*Task to carry out*:
Pull out every line below holding the word "into".

*Source records*:
-------

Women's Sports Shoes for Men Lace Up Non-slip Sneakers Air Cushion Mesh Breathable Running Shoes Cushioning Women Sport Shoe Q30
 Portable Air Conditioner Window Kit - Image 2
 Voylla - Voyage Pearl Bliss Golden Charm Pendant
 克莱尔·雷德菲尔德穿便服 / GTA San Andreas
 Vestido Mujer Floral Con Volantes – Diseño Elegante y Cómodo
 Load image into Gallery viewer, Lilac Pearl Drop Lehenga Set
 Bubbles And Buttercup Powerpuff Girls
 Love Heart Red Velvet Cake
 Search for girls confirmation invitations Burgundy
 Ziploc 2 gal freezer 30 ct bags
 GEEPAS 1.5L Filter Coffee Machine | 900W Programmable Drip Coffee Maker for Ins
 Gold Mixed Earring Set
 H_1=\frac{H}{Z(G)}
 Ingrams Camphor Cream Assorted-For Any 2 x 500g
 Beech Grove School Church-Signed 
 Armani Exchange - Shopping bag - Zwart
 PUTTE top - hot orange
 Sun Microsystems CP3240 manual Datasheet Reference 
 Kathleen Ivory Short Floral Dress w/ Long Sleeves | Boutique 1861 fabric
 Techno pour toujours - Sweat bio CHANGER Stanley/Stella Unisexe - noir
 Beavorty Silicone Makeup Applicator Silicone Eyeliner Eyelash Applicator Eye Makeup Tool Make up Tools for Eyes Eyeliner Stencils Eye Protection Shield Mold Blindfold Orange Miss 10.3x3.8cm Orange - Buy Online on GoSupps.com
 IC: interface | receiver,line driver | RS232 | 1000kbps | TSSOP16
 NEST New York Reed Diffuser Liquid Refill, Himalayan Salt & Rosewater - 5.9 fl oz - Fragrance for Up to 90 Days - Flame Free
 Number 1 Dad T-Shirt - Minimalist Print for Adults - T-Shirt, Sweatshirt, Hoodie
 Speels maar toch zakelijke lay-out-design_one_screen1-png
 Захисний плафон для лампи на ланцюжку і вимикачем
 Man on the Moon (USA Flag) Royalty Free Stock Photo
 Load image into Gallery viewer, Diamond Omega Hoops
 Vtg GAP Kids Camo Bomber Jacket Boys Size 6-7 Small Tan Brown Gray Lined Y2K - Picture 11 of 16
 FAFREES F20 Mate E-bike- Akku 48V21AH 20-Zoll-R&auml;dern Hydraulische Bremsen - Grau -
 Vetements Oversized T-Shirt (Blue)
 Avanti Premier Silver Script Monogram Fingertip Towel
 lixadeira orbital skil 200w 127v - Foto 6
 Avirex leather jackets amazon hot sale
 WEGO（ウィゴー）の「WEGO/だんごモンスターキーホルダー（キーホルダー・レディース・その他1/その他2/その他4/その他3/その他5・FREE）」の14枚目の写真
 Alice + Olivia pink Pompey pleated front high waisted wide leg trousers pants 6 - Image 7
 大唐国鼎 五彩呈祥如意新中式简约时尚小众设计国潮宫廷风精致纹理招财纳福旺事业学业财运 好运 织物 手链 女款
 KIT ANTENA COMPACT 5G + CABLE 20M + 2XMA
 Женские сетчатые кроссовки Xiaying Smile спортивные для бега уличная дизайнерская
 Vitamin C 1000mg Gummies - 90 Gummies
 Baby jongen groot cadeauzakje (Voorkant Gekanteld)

-------

*Reply to the exercise*:
 Load image into Gallery viewer, Lilac Pearl Drop Lehenga Set
 Load image into Gallery viewer, Diamond Omega Hoops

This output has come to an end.